— begin Listed entries —

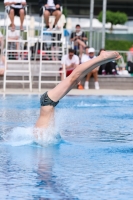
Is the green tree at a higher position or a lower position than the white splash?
lower

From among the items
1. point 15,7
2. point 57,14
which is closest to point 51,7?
point 57,14

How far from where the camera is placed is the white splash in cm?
696

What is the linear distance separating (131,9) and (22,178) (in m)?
36.2

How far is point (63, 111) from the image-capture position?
11258 mm

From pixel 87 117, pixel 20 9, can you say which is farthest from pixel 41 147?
pixel 20 9

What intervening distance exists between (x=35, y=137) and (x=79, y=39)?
495 inches

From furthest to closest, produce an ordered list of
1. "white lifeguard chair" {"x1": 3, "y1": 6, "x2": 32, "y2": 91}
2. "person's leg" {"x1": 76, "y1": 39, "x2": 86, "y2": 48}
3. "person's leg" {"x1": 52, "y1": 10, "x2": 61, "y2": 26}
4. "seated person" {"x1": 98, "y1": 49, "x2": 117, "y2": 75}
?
"person's leg" {"x1": 76, "y1": 39, "x2": 86, "y2": 48}
"seated person" {"x1": 98, "y1": 49, "x2": 117, "y2": 75}
"person's leg" {"x1": 52, "y1": 10, "x2": 61, "y2": 26}
"white lifeguard chair" {"x1": 3, "y1": 6, "x2": 32, "y2": 91}

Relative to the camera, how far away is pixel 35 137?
23.0ft

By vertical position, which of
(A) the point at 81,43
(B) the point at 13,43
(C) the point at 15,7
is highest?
(C) the point at 15,7

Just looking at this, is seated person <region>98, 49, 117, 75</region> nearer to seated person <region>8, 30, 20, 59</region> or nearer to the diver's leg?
seated person <region>8, 30, 20, 59</region>

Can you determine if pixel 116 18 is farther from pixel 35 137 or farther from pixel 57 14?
pixel 35 137

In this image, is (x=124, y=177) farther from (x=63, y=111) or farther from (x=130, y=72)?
(x=130, y=72)

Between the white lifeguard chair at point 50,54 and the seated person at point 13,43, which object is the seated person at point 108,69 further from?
the seated person at point 13,43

— end Listed entries —

* [Direction] Copy out every one of the records above word for word, leaving out the pictures.

* [Exercise result]
Is the green tree at a higher position or a lower position than the white splash?
lower

From among the items
1. point 15,7
2. point 57,14
which is closest to point 51,7?
point 57,14

How far from where the camera is placed is the white splash in cm?
696

What is the linear distance separating (131,9) and (22,178) (in m)?
36.2

How far is point (63, 111) from the image-capture position?
11258 mm

From pixel 87 117, pixel 20 9, can you say which is farthest from pixel 41 147?
pixel 20 9

What intervening distance exists between (x=35, y=137) and (x=79, y=39)?
495 inches

From furthest to closest, produce an ordered list of
1. "white lifeguard chair" {"x1": 3, "y1": 6, "x2": 32, "y2": 91}
2. "person's leg" {"x1": 76, "y1": 39, "x2": 86, "y2": 48}
3. "person's leg" {"x1": 52, "y1": 10, "x2": 61, "y2": 26}
4. "seated person" {"x1": 98, "y1": 49, "x2": 117, "y2": 75}
?
"person's leg" {"x1": 76, "y1": 39, "x2": 86, "y2": 48}
"seated person" {"x1": 98, "y1": 49, "x2": 117, "y2": 75}
"person's leg" {"x1": 52, "y1": 10, "x2": 61, "y2": 26}
"white lifeguard chair" {"x1": 3, "y1": 6, "x2": 32, "y2": 91}

Relative to the camera, how far away is pixel 35 137?
23.0ft

By vertical position, which of
(A) the point at 81,43
(B) the point at 13,43
(C) the point at 15,7
is highest?
(C) the point at 15,7

Just looking at this, is seated person <region>98, 49, 117, 75</region> nearer to seated person <region>8, 30, 20, 59</region> or nearer to the diver's leg?
seated person <region>8, 30, 20, 59</region>

Can you determine if pixel 116 18 is farther from pixel 35 137 or farther from pixel 57 14?
pixel 35 137

In this image, is (x=124, y=177) farther from (x=63, y=111) or farther from (x=130, y=72)?
(x=130, y=72)

Between the white lifeguard chair at point 50,54 and the seated person at point 13,43, which object is the seated person at point 108,69 further from?
the seated person at point 13,43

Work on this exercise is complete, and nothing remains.